:: Fragmento del documento

A finales de octubre del año pasado me dediqué a una actividad muy grata y placentera: leer la última encíclica del santo padre. Tengo una colección de sus greatest hits, previsibles desde Laudato si: textos que adelantan por la izquierda a la gran mayoría de ensayos publicados en este país, a tres cuartos de los columnistas que se declaran de izquierdas y a cuatro quintos de los ministros del Gobierno. Escribe el papa, por ejemplo, que la propiedad privada es un derecho natural secundario, que en ninguno de los casos debe servir para facilitar la exclusión o el privilegio, pues la función social ocupa siempre un orden superior. Si lo comparamos con cuando el bueno de José Luis Ábalos afirmó que la vivienda, sí, era un derecho, pero también un bien de mercado, nos encontraremos ante la noche y el día. Yo votaría antes al papa Francisco que a Ábalos, pero tengo la suerte de que ya ocupa un cargo mucho más importante del que ocupó en su día el exministro.
No son palabras que suenen ajenas a nadie que conozca la doctrina social de la Iglesia o que sepa quién fue San Francisco de Asís. El otro día leía a alguien decir que, si se preguntara a los cargos electos del Partido Popular por una definición de esa misma doctrina social de la Iglesia, la enorme mayoría no sabría responder. "El mercado solo no lo resuelve todo, aunque otra vez nos quieran hacer creer este dogma de fe neoliberal". ¿Lo ha dicho Yolanda Díaz? No, lo dijo el papa, en Fratelli tutti. "El fin de la historia no fue tal": ¿respondieron nuestros teóricos patrios así a Fukuyama? Algunos, pero la formulación es, otra vez, del papa.
El papa habla de los derechos de los pueblos por encima de la voluntad usurera o del egoísmo de unos pocos empresarios. O nos cuenta que palabras como libertad, democracia o fraternidad estarán vacías de sentido "mientras nuestro sistema económico y social produzca una sola víctima y haya una sola persona descartada": que Ayuso tome nota, y ojalá sus camaradas del Partido Popular parecieran más democristianos y menos palurdos. Se ha pronunciado contra la lógica de la ganancia permanente del capitalismo y su tendencia extractivista. O ha exigido la liberación de las patentes de las vacunas. Ha pedido un ingreso básico o salario universal. Y hace suyos a los pobres, los excluidos, los descartados.

::::
:: Filas de datos

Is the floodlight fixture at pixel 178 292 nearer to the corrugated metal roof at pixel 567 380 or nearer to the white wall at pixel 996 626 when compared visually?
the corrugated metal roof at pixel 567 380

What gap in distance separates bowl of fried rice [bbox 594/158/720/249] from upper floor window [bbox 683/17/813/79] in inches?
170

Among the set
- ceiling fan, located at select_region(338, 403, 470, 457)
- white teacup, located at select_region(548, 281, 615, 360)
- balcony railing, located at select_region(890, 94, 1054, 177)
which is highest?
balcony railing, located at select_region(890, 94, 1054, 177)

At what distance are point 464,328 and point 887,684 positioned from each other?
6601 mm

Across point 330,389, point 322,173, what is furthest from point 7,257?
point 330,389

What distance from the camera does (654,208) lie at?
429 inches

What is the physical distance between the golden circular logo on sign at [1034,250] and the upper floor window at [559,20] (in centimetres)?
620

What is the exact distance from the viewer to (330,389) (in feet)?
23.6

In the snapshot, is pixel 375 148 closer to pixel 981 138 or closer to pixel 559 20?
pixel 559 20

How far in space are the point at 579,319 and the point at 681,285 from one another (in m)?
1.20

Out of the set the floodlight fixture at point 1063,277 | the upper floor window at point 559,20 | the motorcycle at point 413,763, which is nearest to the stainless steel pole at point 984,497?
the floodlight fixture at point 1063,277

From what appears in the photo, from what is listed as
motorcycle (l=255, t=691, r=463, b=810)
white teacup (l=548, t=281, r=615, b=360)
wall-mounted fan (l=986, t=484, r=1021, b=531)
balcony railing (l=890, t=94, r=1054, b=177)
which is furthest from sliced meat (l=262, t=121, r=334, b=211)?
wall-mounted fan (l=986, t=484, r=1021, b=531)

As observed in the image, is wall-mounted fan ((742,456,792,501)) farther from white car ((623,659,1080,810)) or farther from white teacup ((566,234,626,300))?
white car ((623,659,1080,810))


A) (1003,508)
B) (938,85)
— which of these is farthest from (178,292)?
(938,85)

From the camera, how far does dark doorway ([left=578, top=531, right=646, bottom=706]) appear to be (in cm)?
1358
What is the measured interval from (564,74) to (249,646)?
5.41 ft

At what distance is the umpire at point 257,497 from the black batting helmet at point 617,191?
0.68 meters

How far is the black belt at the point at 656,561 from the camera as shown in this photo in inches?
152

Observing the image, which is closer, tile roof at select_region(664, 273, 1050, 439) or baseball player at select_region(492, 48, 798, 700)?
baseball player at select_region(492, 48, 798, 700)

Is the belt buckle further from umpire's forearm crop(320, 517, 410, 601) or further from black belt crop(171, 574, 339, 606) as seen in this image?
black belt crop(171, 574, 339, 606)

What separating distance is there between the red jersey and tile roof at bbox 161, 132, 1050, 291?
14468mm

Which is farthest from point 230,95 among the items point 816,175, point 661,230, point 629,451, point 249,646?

::::

» Tareas por realizar
1. Responde estas preguntas sobre el texto acerca del papa Francisco:
(a) ¿Qué afirmó José Luis Ábalos sobre la vivienda?
(b) ¿En qué encíclica escribió el papa que "el mercado solo no lo resuelve todo"?
(c) ¿Qué ha exigido el papa sobre las patentes de las vacunas?
2. Prosigue el texto sobre el papa Francisco después de su última frase.

» Resultados obtenidos
1.
(a) Que la vivienda era un derecho, pero también un bien de mercado.
(b) En Fratelli tutti.
(c) Su liberación.

2.
¿Cómo era aquello de la purificación del templo? Jesucristo volcó mesas y echó a los profanadores, aquellos que habían hecho de la casa de oración una cueva de ladrones. La derecha, que se identifica vergonzosamente más con los cambistas que con los pobres y pueblerinos a los que Jesús alude y apela, ha llegado a calificar el encuentro entre Yolanda Díaz y el papa Francisco como una cumbre comunista. Desde su odio y enconamiento son incapaces de experimentar la tan cristiana emoción del amor, y prefieren considerar al prójimo como escoria despreciable.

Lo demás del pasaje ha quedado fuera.